- 2014 Nahal Oz military base raid: Part of the 2014 Gaza War
| Date | 28 July 2014 |
| Location | Nahal Oz military base, near Kibbutz Nahal Oz in Israel |
| Result | Palestinian victory |

Belligerents
- Israel: Hamas

Units involved
- Israeli Defence Forces Givati Brigade: Ezzedeen Al-Qassam Brigades

Casualties and losses
- 10 killed (Hamas claim) 5 killed (IDF claim): None (Hamas claim) 1 Killed (IDF claim)

= 2014 Nahal Oz attack =

Military operation during 2014 Gaza War

The 2014 Nahal Oz military base raid took place in Nahal Oz military base near Kibbutz Nachal Oz on 28 July 2014. Israeli forces were attacked by fighters from the tunnel unit of the Ezzedeen Al-Qassam Brigades.

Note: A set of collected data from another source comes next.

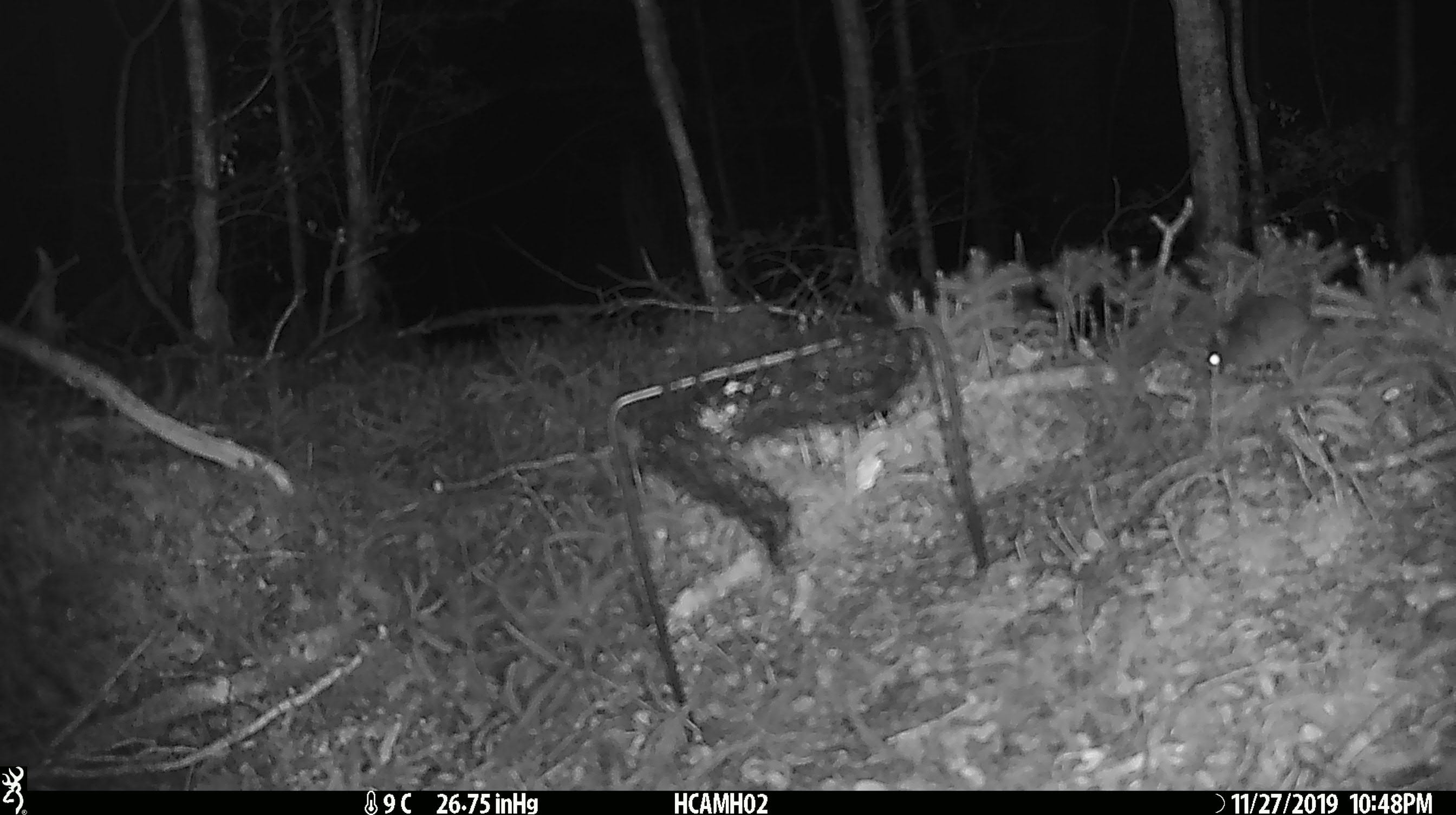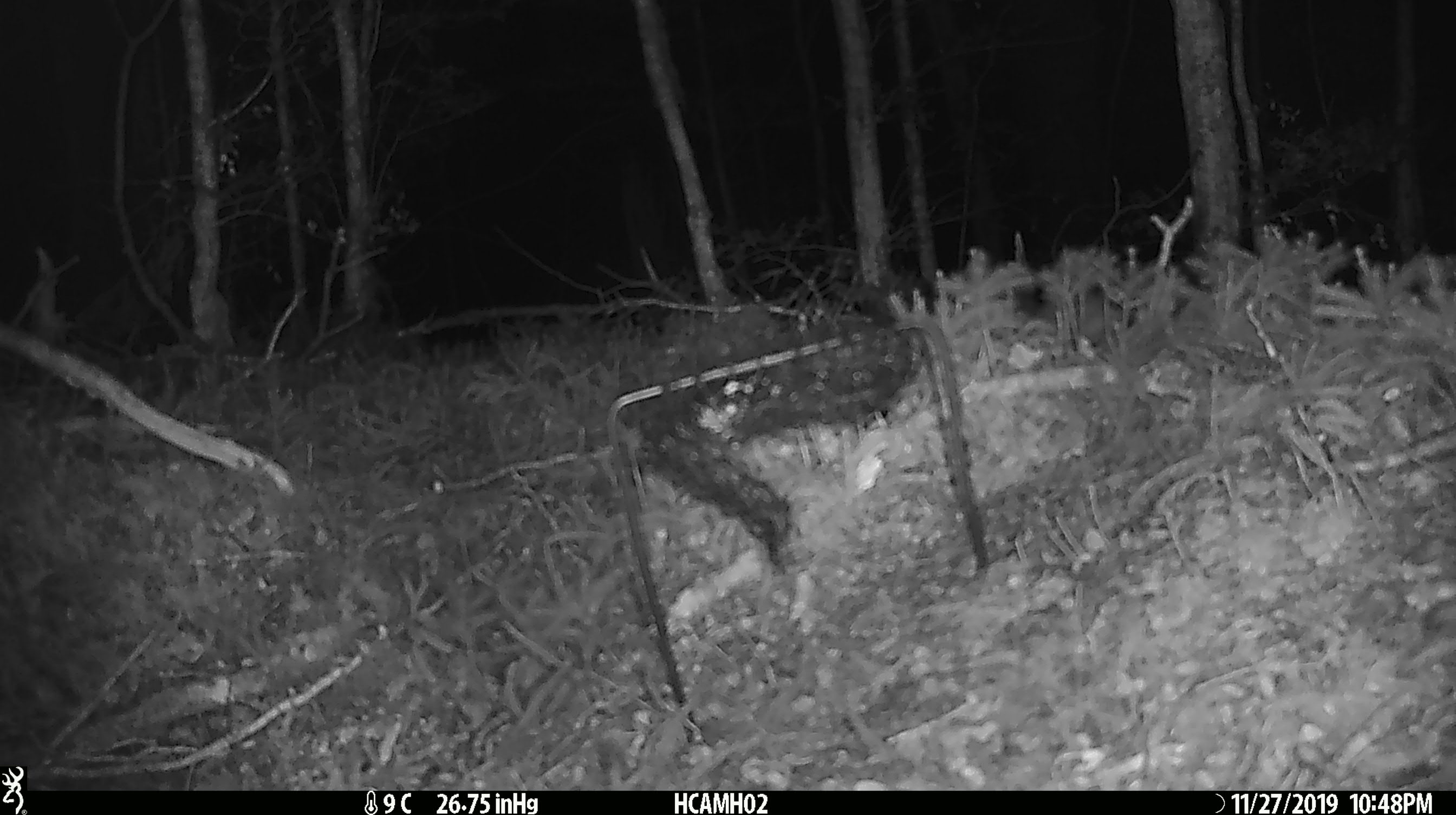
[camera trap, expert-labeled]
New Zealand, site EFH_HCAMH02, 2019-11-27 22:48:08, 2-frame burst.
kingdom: Animalia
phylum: Chordata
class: Mammalia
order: Rodentia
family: Muridae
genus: Mus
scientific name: Mus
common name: mouse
Mouse (Mus).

The militants from the Palestinian group Hamas used a tunnel that had been dug from the Gaza Strip into Israeli territory to infiltrate the kibbutz. They emerged from the tunnel and engaged in a firefight with Israeli soldiers in the military outpost. During the attack, five Israeli soldiers were killed.

== The raid ==

A group of Palestinian militants emerged from a tunnel near the Nahal Oz military outpost in Nahal Oz then moved along the long grass covering them being spotted by Israeli forces. After making sure there were no Israeli vehicles or tanks in patrol near the operation, the commander lead the unit forward, running alongside the high ground on the roadside to gain advantage from the cover and to stay hidden because if he ran in the open ground he can be easily spotted from the shade and silhouette from running under the sunlight. The fighters also maintained distance between each other, avoiding being gathered in one place in case they were spotted and fired on by drones or artillery.

The militants then evacuated the area back to the tunnel with a captured Tavor X95. Al-Qassam declared that they killed 10 IDF soldiers at the pillbox outpost, while the Israelis claimed only 5 were killed. Hamas stated that it had suffered no casualties during the operation; the IDF said one Hamas militant was killed. The video was released to the public media as a proof of their success and to also display the captured Israeli firearm. Three years after the operation the IDF dismantled the outpost.